• What the task asks:
Starting at the line that contains "As 10 Melhores" and stopping at the line that contains "Luis Cáceres-Álvarez La", restate each line of the records below exactly. Omit the pictures.

Short web captions:
----
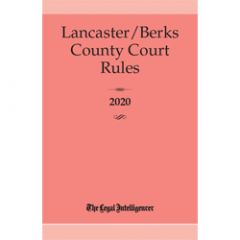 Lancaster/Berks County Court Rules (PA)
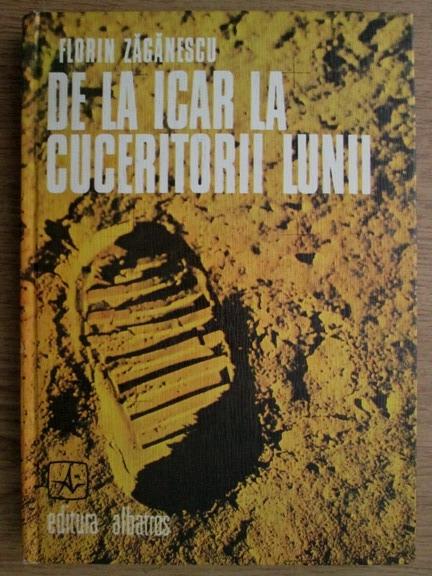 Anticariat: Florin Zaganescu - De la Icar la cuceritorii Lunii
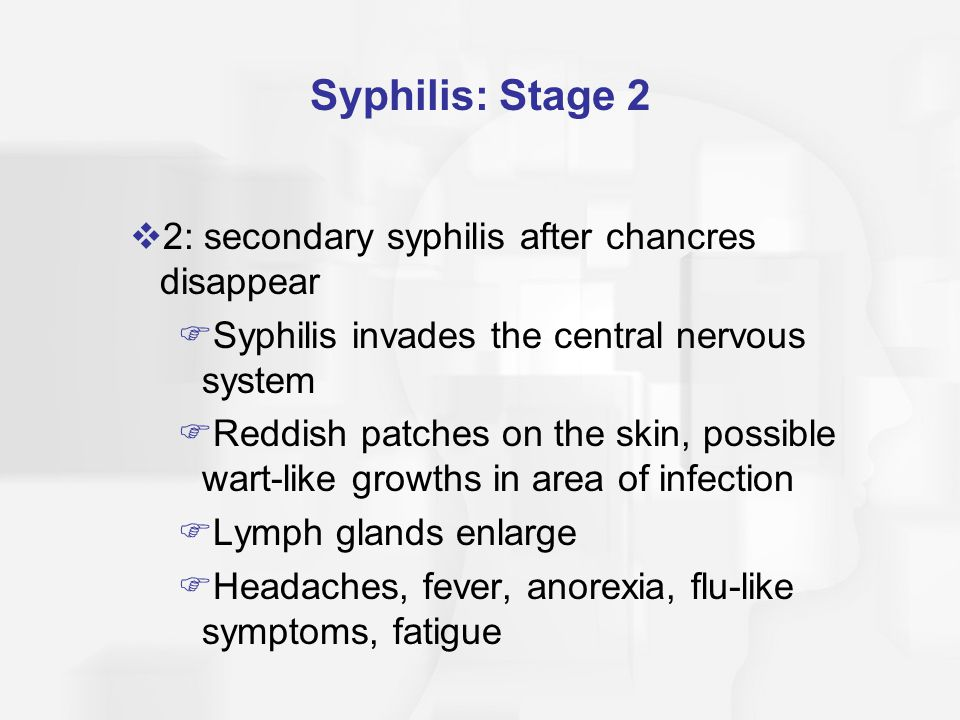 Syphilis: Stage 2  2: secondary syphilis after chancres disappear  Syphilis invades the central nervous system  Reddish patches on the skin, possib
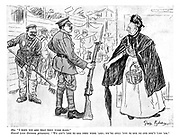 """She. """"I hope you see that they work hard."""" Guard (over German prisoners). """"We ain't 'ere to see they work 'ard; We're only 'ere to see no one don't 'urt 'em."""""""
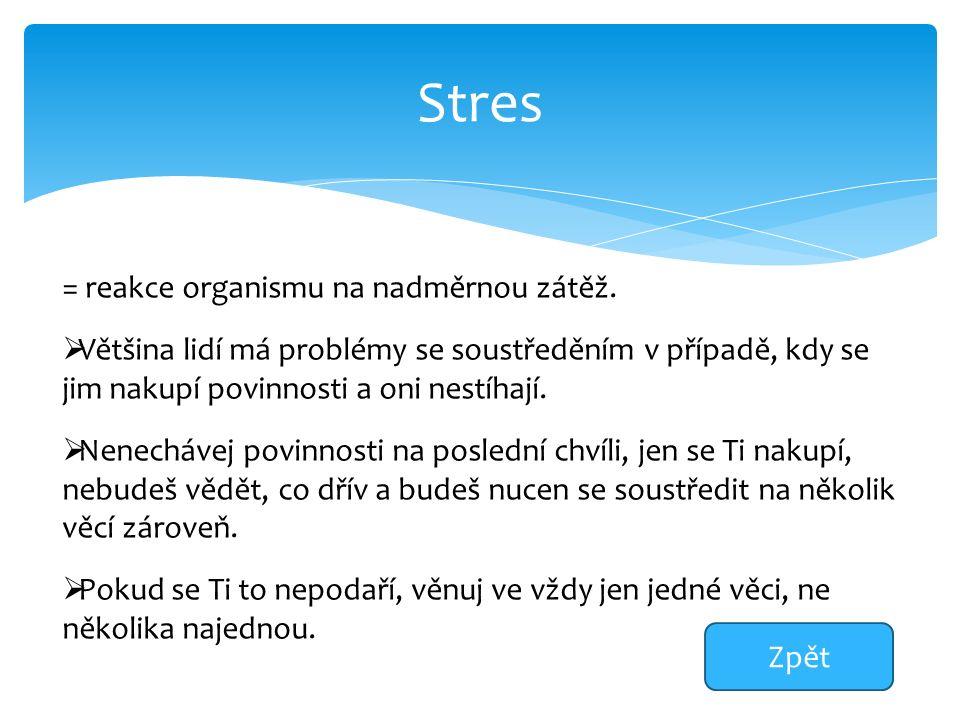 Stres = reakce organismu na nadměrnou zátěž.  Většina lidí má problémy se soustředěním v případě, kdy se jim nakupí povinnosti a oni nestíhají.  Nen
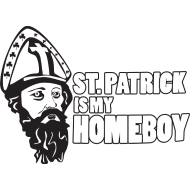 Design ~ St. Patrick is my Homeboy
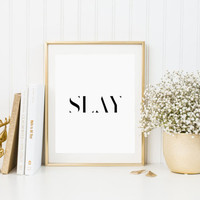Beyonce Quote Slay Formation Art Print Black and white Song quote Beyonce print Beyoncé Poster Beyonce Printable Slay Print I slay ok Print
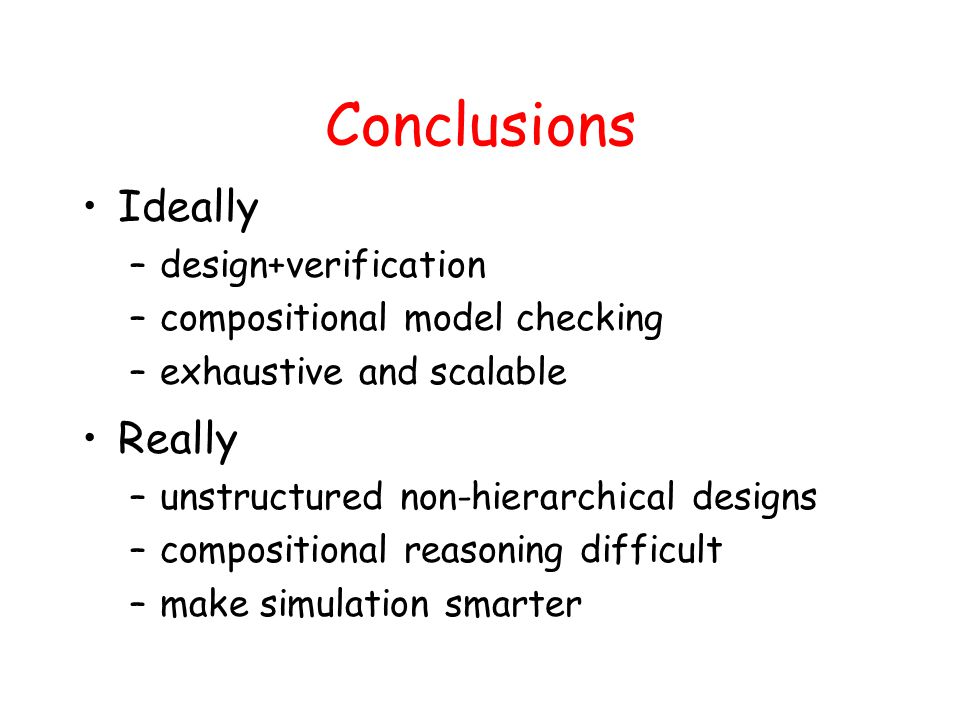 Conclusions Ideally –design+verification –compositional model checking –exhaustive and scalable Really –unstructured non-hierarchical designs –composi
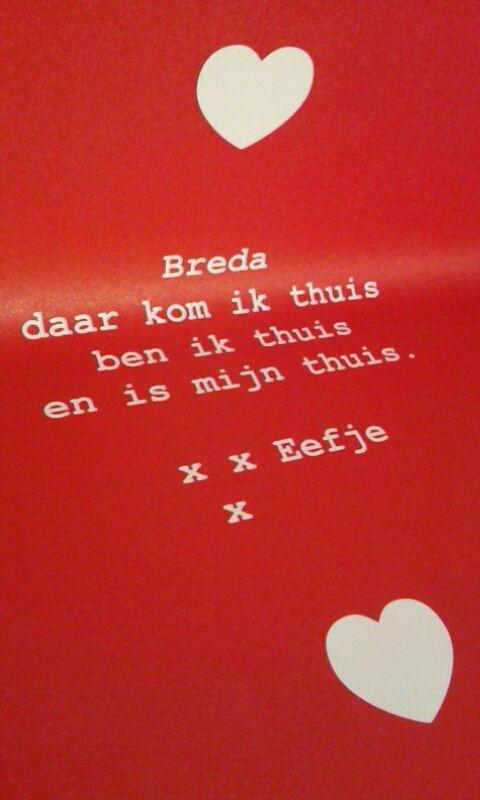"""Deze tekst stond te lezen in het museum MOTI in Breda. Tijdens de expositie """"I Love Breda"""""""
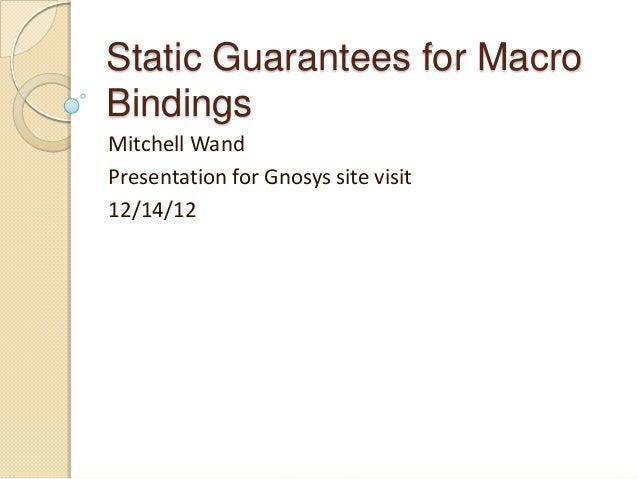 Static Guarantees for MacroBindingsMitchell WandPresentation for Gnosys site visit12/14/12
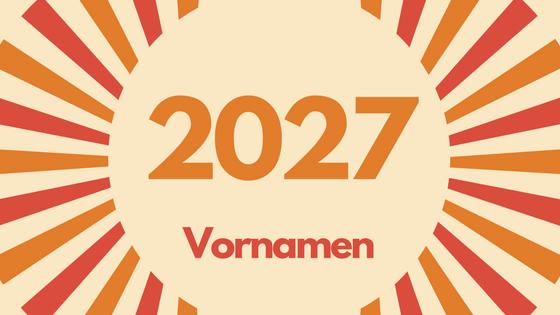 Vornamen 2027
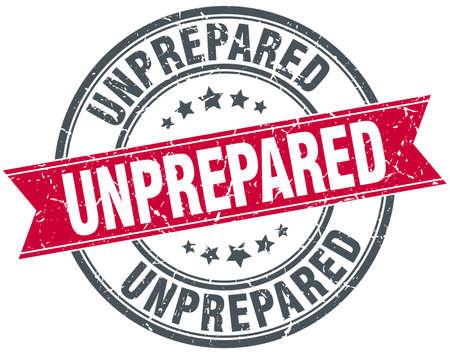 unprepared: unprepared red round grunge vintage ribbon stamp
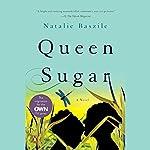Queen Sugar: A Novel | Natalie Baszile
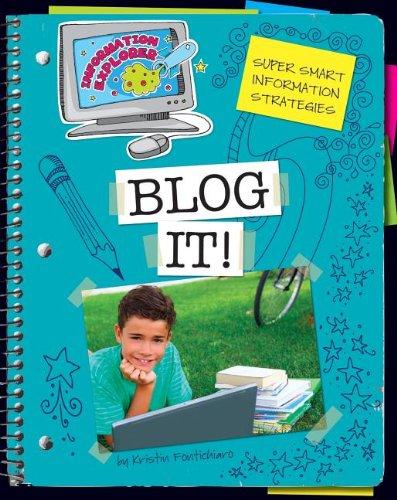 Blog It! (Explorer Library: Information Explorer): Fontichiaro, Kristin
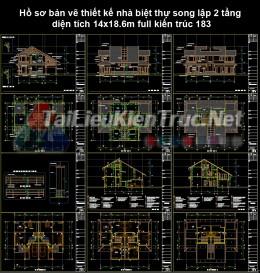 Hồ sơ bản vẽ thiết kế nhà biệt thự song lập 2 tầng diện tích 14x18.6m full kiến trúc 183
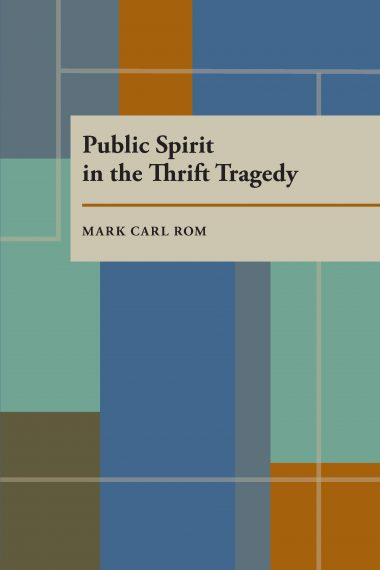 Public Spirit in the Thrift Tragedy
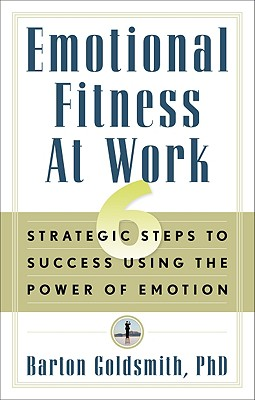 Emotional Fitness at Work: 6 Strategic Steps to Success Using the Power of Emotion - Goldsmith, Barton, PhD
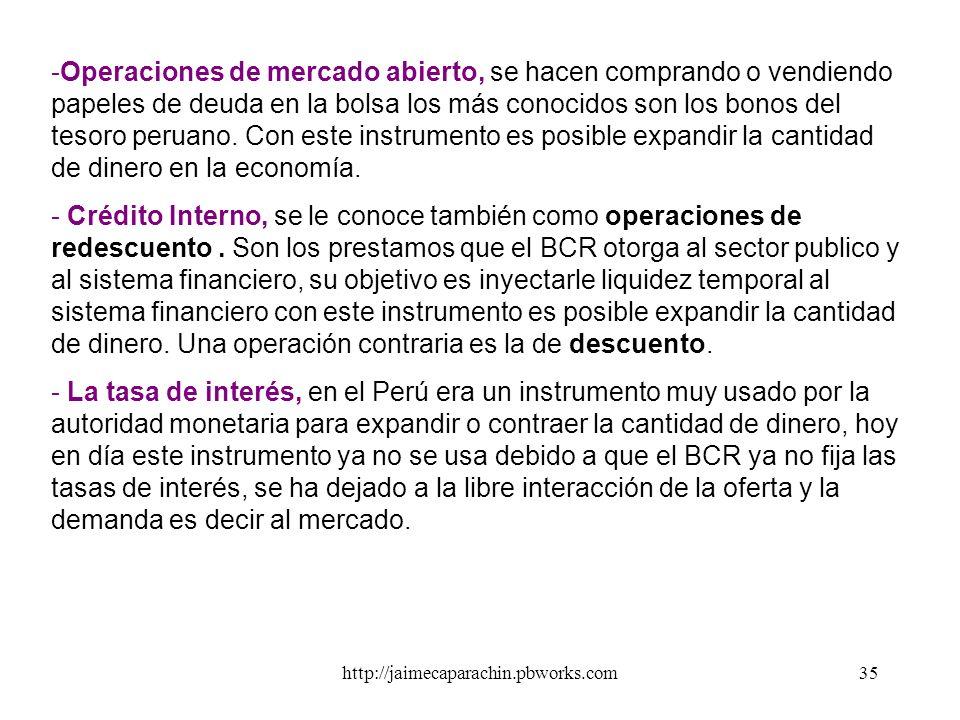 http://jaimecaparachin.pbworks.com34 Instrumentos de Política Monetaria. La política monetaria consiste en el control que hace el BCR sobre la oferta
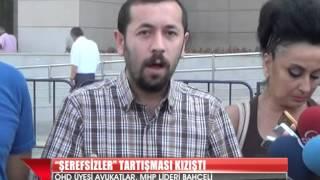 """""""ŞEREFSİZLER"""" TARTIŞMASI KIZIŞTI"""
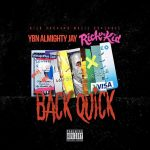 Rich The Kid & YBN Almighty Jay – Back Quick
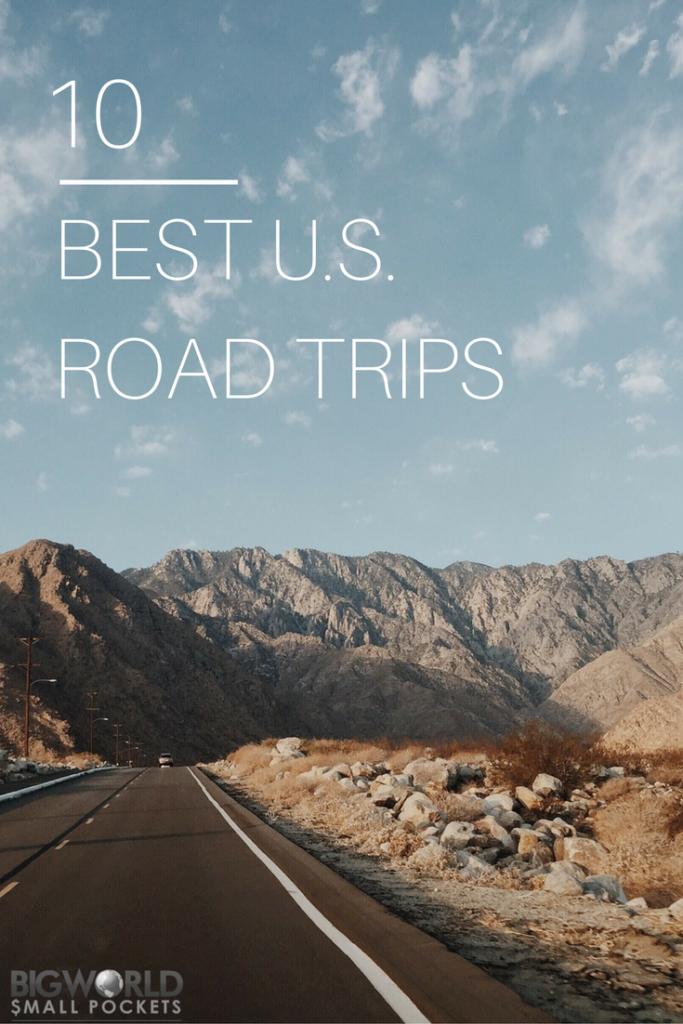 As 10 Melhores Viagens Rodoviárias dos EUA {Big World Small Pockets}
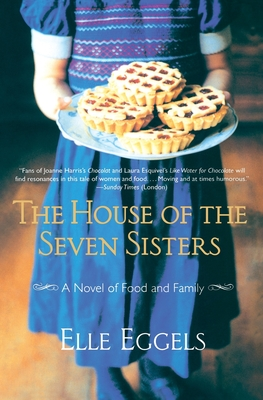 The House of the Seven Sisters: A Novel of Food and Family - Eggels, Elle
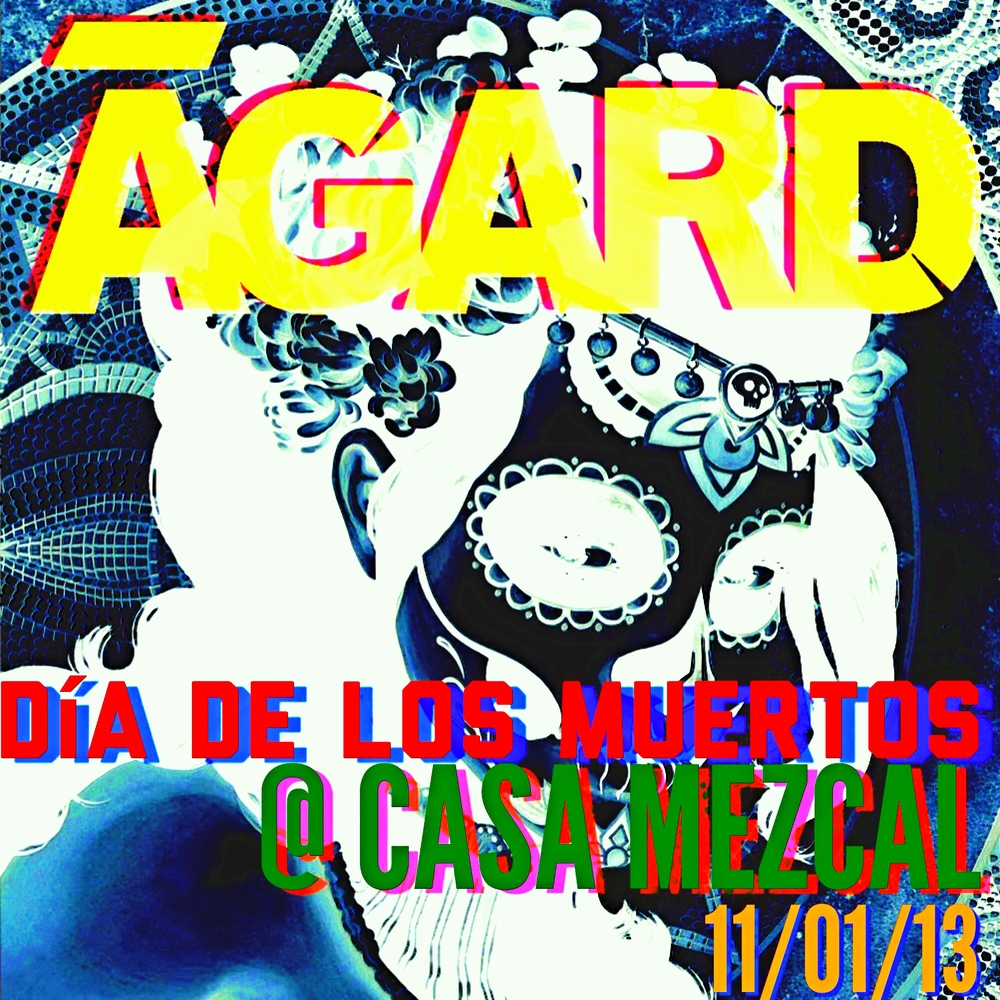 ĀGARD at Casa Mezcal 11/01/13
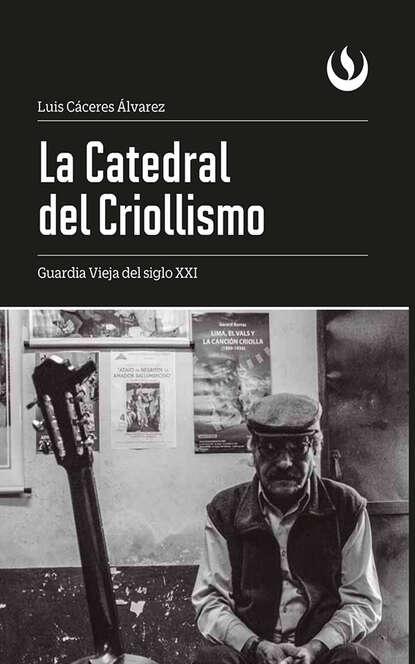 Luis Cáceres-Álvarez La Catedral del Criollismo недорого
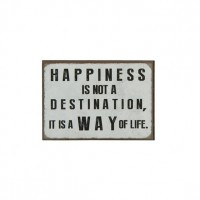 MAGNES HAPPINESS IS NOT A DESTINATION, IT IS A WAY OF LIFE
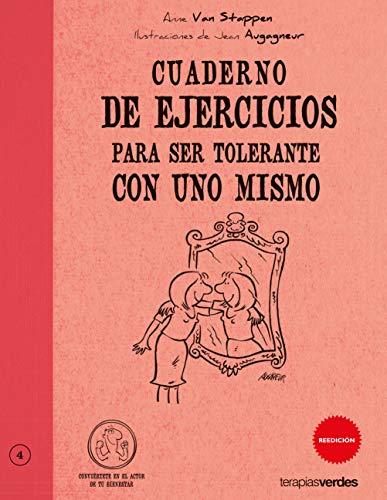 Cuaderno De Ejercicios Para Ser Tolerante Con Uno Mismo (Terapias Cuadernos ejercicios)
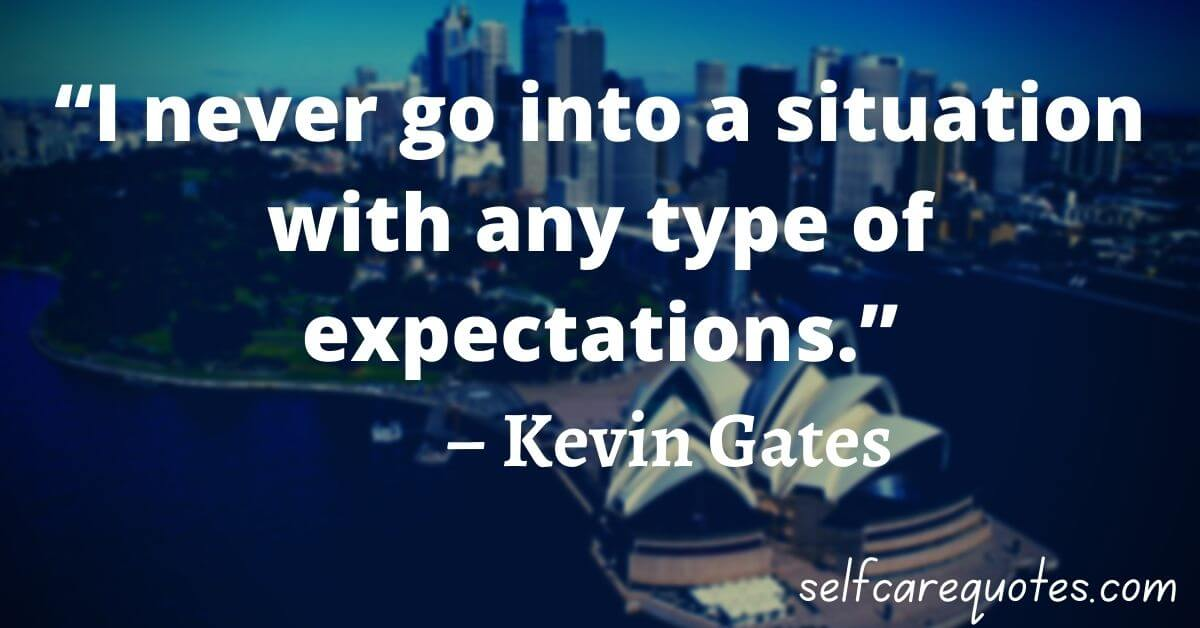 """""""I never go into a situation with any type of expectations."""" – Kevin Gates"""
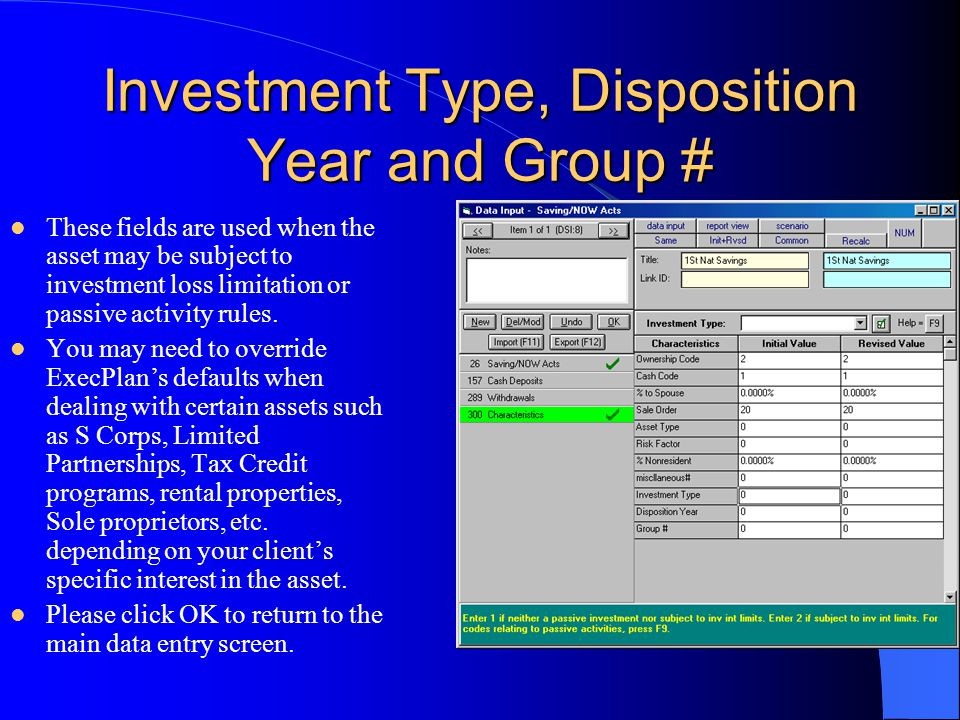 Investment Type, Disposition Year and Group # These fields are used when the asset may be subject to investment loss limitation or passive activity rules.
----
• Solution to this problem:
 As 10 Melhores Viagens Rodoviárias dos EUA {Big World Small Pockets}
 The House of the Seven Sisters: A Novel of Food and Family - Eggels, Elle
 ĀGARD at Casa Mezcal 11/01/13
 Luis Cáceres-Álvarez La Catedral del Criollismo недорого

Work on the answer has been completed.